Wisdom of Crowds Reliability


Something that's been bugging me lately is why we distrust the so called Wisdom of Crowds effect. To recap the wisdom of crowds effect (coined by James Surowiecki the author of the book with the same name), is that the crowd in aggregate is smarter than any one individual. He tells anecdotes of guessing the number of jellybeans in a jar and the fact that the average will be closer to the actual number than any one guess. Another example is from the popular game show Who Wants to Be a Millionaire? Ask the audience is the wisdom of the crowd, while Phone a friend (which fails more time than not) is the individual. We can also point to the success of Wikipedia which is self policed. Are people spammers? Not when it takes them a while to build their reputation. eBay members, Amazon members, and other such members value their reputations more than anything. Is it a few bad apples that ruin it for everyone else?
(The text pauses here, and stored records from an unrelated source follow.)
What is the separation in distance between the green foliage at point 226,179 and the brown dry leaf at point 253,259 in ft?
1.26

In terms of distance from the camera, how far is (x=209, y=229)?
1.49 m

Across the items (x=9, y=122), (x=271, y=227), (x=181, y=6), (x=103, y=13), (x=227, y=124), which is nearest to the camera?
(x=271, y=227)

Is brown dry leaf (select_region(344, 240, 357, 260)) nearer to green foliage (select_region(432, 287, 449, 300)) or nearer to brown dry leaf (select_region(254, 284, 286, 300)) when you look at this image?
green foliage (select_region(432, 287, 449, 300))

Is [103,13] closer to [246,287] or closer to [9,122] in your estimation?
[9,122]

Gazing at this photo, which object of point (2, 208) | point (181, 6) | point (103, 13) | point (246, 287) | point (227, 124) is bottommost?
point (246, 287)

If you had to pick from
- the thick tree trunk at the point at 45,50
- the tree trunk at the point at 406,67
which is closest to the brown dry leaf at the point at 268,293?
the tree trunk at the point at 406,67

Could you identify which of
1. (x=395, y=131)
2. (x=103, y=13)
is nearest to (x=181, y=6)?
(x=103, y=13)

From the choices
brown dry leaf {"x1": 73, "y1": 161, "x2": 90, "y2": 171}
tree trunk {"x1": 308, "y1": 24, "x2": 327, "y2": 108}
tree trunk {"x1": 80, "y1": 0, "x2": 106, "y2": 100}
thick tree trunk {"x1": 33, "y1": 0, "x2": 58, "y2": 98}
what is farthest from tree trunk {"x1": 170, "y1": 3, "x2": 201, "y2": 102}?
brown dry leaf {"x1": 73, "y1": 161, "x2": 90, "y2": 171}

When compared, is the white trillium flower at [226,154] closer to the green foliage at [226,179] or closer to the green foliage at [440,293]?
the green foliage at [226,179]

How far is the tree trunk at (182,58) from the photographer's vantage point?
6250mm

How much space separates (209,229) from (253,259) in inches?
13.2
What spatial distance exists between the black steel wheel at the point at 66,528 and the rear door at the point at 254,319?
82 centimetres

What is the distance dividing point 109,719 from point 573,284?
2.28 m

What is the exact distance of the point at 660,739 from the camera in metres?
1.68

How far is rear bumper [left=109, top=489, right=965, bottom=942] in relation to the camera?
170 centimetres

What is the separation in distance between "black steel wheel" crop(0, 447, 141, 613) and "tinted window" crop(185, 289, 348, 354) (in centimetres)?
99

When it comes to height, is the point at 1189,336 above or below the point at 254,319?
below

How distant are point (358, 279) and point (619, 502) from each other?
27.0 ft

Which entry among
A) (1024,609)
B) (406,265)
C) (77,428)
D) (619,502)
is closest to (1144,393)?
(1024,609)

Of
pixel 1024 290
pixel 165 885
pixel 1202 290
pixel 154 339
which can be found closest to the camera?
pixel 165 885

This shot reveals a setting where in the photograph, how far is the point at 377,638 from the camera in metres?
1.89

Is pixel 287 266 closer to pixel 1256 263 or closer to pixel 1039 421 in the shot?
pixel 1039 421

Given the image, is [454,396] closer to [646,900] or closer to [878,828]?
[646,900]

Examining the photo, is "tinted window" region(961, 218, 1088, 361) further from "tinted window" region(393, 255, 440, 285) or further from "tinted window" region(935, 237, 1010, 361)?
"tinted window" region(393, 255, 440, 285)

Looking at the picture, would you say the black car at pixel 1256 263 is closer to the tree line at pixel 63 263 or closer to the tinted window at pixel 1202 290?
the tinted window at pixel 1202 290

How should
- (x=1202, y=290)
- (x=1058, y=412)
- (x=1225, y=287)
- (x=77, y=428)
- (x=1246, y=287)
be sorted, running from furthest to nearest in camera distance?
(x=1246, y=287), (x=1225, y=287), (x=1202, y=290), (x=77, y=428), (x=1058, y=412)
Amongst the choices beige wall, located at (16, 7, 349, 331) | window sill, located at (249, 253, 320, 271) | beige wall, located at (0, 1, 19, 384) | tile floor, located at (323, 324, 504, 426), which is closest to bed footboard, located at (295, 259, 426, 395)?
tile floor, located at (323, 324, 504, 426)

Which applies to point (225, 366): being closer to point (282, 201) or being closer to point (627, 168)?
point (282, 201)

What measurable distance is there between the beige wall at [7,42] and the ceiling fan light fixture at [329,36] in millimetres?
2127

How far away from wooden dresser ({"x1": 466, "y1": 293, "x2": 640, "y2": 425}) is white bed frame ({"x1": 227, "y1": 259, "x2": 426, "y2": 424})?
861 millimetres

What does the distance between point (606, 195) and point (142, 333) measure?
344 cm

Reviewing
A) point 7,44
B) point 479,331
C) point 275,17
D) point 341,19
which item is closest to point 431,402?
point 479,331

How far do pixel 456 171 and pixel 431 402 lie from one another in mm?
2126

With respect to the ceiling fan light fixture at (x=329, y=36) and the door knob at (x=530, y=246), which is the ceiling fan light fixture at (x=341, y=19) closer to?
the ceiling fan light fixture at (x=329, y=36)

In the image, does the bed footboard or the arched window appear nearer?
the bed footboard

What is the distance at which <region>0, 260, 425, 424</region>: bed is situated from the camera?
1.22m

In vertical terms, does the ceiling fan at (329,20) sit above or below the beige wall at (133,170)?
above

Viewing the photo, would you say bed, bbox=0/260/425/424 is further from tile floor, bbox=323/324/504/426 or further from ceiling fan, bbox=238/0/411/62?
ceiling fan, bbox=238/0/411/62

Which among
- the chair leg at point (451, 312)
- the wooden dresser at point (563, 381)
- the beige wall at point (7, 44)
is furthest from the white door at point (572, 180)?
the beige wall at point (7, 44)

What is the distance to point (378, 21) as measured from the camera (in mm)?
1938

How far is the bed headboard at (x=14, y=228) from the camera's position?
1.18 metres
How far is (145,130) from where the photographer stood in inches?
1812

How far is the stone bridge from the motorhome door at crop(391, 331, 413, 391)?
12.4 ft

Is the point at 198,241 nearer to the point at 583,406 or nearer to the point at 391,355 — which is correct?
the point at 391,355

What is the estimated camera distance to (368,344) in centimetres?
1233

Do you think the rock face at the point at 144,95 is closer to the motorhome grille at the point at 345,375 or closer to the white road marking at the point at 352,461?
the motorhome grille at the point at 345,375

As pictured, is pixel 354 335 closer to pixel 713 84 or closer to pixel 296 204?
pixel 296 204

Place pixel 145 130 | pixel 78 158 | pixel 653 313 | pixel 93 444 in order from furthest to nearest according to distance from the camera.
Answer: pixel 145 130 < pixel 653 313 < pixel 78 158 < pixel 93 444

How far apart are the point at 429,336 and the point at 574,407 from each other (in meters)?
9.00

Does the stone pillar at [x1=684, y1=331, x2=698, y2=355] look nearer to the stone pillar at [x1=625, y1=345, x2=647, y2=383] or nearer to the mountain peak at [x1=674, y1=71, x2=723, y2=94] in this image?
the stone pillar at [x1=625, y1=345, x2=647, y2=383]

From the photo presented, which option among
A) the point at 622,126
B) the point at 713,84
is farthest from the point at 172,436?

Can the Wikipedia model work for everything?

The self correcting nature of the wiki allows for people to police and to ban certain IPs and usernames. Further, the general consensus of the crowd is to create something that is useful for everyone. It is the few bad apples that do ruin it for all. The spammers, the Nigerian princes, the Viagra hawkers. Will the crowd out the spammers, I think so, comments anyone?